IBM PC

Von International Business Machines, die IBM den Namen gaben - hier der PC von 1981 - kann bald keine Rede mehr sein. Das Kerngeschäft mit Hardware ist im Sinkflug. - Bild: IBM

So reduzierte sich der Umsatz im Berichtszeitraum um 2,8 Prozent auf 20,24 Milliarden Dollar, übertraf damit allerdings die Analysten-Prognose von 20,03 Milliarden Dollar. Dennoch verzeichnete das Unternehmen damit bereits das 17. Quartal in Folge einen Umsatzrückgang.
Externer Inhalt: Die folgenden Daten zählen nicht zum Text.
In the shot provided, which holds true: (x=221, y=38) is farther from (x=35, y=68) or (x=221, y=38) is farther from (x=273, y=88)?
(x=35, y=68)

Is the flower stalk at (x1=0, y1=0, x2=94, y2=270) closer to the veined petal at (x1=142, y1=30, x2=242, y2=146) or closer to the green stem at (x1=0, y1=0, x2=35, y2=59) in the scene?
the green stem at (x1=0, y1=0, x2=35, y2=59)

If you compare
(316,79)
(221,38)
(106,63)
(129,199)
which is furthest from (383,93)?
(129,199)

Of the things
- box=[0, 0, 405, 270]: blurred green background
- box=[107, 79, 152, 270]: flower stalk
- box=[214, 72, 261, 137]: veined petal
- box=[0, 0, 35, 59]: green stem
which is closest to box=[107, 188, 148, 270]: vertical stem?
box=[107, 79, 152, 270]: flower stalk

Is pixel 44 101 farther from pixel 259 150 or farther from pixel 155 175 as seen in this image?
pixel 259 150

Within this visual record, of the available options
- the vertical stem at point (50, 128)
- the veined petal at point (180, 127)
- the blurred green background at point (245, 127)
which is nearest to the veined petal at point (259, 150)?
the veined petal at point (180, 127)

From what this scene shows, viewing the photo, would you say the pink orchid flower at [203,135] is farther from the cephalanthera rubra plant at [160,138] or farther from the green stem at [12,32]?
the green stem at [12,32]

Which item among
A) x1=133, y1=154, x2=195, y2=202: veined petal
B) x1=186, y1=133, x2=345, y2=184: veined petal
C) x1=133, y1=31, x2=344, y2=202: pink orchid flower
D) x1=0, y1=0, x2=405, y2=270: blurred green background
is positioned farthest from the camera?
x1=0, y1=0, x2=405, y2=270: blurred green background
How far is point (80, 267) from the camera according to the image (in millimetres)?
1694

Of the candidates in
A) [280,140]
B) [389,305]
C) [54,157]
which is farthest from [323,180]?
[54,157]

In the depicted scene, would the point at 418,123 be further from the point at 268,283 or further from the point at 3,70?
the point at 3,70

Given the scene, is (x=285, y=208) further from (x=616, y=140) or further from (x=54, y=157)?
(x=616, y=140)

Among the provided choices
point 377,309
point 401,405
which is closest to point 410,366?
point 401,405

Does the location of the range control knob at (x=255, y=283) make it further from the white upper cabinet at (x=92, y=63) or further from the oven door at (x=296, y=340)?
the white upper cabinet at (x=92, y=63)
Der Gewinn fiel auf 2,5 Milliarden Dollar von 3,45 Milliarden Dollar im gleichen Zeitraum des Vorjahres. Dies entsprach einem bereinigten Gewinn je Aktie von 2,95 Dollar und lag damit über der Schätzung der Analysten, die dem Unternehmen lediglich 2,89 Dollar zugetraut hatten. Die Aktie legte nachbörslich um 2,9 Prozent auf 164,50 Dollar zu.
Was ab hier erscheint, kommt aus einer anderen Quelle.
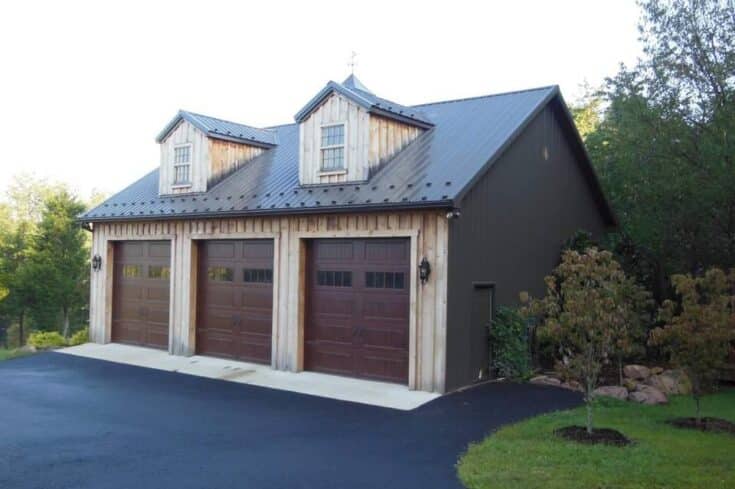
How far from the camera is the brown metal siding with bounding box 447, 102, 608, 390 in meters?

Das Unternehmen erfindet sich gerade neu und stößt dabei in neue wachstumsträchtige Geschäftsfelder wie künstliche Intelligenz, Datenanalyse, Cloud Computing und Sicherheit vor. Die Kerngeschäfte mit Hardware, Software und Dienstleistungen sind derweil im Niedergang. Die neuen Bereiche konnten die Einbußen aber noch nicht wettmachen.

IBM verwies auf Umsatzgewinne in neuen strategischen Bereichen wie Cloud Computing und künstlicher Intelligenz. So habe der Umsatz bei Cloud Computing in den vergangenen 12 Monaten bei 11,6 Milliarden Dollar gelegen. Im Verlauf des zweiten Quartals hat der Konzern unter anderem neue Cloud-Abkommen mit Pratt & Whitney sowie Halliburton abgeschossen. Auch die jüngsten Zukäufe hätten einen positiven Beitrag zum Umsatz geleistet. Seit Jahresbeginn hat IBM insgesamt 11 Unternehmen übernommen.

Für das Geschäftsjahr geht IBM weiterhin von einem Gewinn je Aktie von 13,50 Dollar aus.